C’est en creusant dans les récits sacrés de leurs origines que les jumeaux Elliot et Erick Jiménez ont composé Entre dos mundos. Une série à l’aura mystique, où les figures que l’on croise appartiennent aux contes d’autrefois. Un article à découvrir dans Fisheye #57.
Née à la fin du 20e siècle, la Santería – aussi appelée Lucumí – est une religion créée par la diaspora africaine à Cuba. Un syncrétisme croisant les figures des orishas (les divinités originaires d’Afrique de l’Ouest) et les saints catholiques. Il est dit que cette osmose entre les croyances et les traditions serait venue d’un besoin de la population noire de pratiquer en cachette sa religion. Prenant la forme des figures chrétiennes, les esprits qu’elle adorait passaient ainsi inaperçus. D’éléments abstraits naturels et colorés, ces déités évoluaient et revêtaient forme humaine. Frères photographes d’origine cubaine et américaine, Elliot et Erick Jiménez ont grandi avec cette spiritualité, cette religion aux visages multiples puisant dans des racines opposées. Une dualité qu’ils lient volontiers à leur propre statut de jumeaux. Aujourd’hui installés entre New York et Miami, ils développent, toujours en duo, un univers à l’esthétique raffiné croisant de nombreuses influences. Photographiques, d’abord, puisqu’ils ont aiguisé leur œil face aux clichés de Sally Mann, Diane Arbus, Sarah Moon ou encore Joel-Peter Witkin, mais aussi picturales. « Notre intérêt pour l’art a grandi en découvrant les tableaux des grands maîtres venus de différents mouvements : la Renaissance, le néoclassicisme, le rococo, le symbolisme ou encore l’impressionnisme », précisent-ils. Un bagage culturel dont les thématiques guident et nourrissent leurs créations : « On assiste souvent, dans ces tableaux, à une conversation entre art et religion qui explore différents sujets propres à l’expérience humaine : le bien contre le mal, la persévérance, la rédemption… On y voit également des figures divines ou mythologiques qui posent telles des protagonistes au cœur d’un paysage », poursuivent-ils.

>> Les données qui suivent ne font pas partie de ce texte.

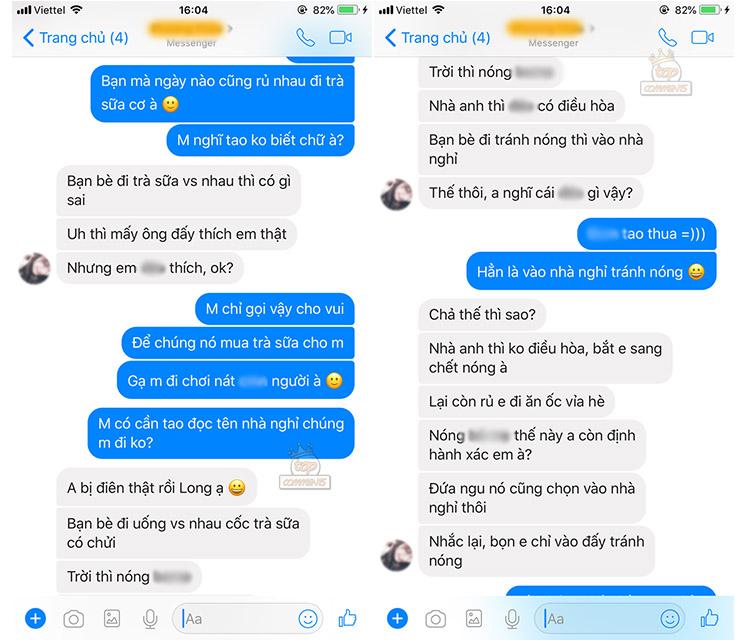 ly do chia tay hot nhat mua: anh khong co dieu hoa, em hen ban di nha nghi cho... mat - 4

Alors, en croisant la grandeur de ces peintures avec leurs propres origines, leur perspective unique en tant que migrants cubains de la première génération avec leur goût pour l’esthétisme, Elliot et Erick Jiménez érigent Entre dos mundos. Un conte onirique à la splendeur surréelle rendant hommage à la Santería – et en parallèle, à leur identité. Jouant avec les contrastes et les nuances, les photographes capturent des allégories des divinités vénérées, à la croisée des orishas et des saints. Figures fantasmagoriques et pénétrantes, leurs modèles arborent tour à tour des attributs des deux religions : du camail, une protection de tête en maille, populaire au Moyen-Âge, à la fraise blanche des prêcheurs, en passant par la grâce d’Oshun, déesse de la sensualité et des natures mortes fleuries – références aux offrandes yorubas. Pourtant, malgré le contraste des symboles, ces figures demeurent indéchiffrables. Unies par une noirceur profonde, presque surnaturelle, elles deviennent les témoins d’un échange à l’épreuve du temps. Tissant des ponts entre les images et les mondes spirituels, elles encapsulent cette richesse culturelle dans laquelle les deux frères ont baigné depuis leur plus jeune âge.